Face à la répression persistante de la révolte populaire contre le régime de Damas, la Turquie a pris mardi pour la première fois des sanctions en stoppant des explorations de pétrole communes menées en Syrie et en menaçant d’arrêter de fournir de l’électricité à ce pays. Lors de sa visite, M. Juppé « saluera auprès de ses interlocuteurs la décision forte de sanctionner le régime de Damas que viennent de prendre les autorités turques », a déclaré mercredi à Paris le porte-parole du Quai d’Orsay, Bernard Valero. M. Juppé « rappellera la volonté de la France de continuer à travailler étroitement avec la Turquie pour accroître la pression sur le régime de Bachar el-Assad », a ajouté M. Valero.
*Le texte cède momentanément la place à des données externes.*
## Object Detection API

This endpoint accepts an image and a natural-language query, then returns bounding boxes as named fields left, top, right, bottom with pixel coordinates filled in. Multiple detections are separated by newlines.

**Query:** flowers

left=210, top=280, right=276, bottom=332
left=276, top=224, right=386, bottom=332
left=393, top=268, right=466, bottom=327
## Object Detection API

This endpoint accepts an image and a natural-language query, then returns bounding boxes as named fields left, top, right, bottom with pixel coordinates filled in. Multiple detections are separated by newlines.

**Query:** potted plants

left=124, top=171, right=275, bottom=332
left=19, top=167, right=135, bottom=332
« Voilà un sujet sur lequel les deux pays sont d’accord, souhaitant tous les deux la fin du régime baassiste », déclare l’universitaire Cengiz Aktar. La France et la Turquie « pourront donner de bons conseils de gouvernance post-baassiste, même s’ils ne peuvent pas tellement influer sur le cours actuel des choses en Syrie », ajoute-t-il. Avec la crise syrienne, Paris et Ankara pourraient ainsi parler d’une même voix, au-delà des frictions passées entre les deux capitales, notamment sur la Libye, et d’un différend de taille et de longue date : la candidature d’Ankara à l’Union européenne, à laquelle Paris s’oppose. « La Syrie pourrait être un facteur de rapprochement entre la France et la Turquie, à condition que les choses ne tournent pas mal à Damas et qu’on ne se rejette pas mutuellement la responsabilité d’un éventuel échec », estime l’universitaire Ahmet Insel. « Ce qui va se passer, c’est que Paris et Ankara vont s’aligner sur la politique américaine, car ce sont les États-Unis qui mènent le jeu sur la Syrie », a-t-il ajouté.
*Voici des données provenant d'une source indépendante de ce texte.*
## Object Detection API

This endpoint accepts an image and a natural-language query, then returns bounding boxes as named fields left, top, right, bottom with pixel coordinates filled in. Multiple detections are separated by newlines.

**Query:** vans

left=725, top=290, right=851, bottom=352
« Il faut que le Conseil national syrien (CNS) s’organise. On a des contacts avec eux, j’ai vu à Paris M. (Burhan) Ghalioun, qui en est le président. Nous les aidons, nous avons des contacts avec eux et nous les encourageons à s’organiser », a déclaré M. Juppé avant son départ pour Istanbul, excluant dans l’immédiat une reconnaissance officielle par la France du CNS. Il a de nouveau vivement critiqué le régime de Damas, jugeant sur la chaîne BFMTV et la radio RMC que « la répression brutale, sauvage, exercée depuis des mois ne peut continuer ». M. Juppé a également salué le « tournant » provoqué par la « prise de conscience des pays voisins qu’on ne peut plus faire confiance à Bachar el-Assad » et la décision de la Ligue arabe de suspendre la Syrie. Toutefois, il a réaffirmé ne pas croire à la possibilité d’une intervention militaire, comme en Libye. « Il est hors de question de s’engager (...) si on n’a pas le feu vert des Nations unies », a-t-il déclaré. « Nous respectons le droit international. On n’aura pas ce feu vert parce que la Russie continue à le bloquer », a-t-il ajouté.
Le ministre français se rendra au Moyen-Orient après sa visite en Turquie, notamment aux Émirats arabes unis.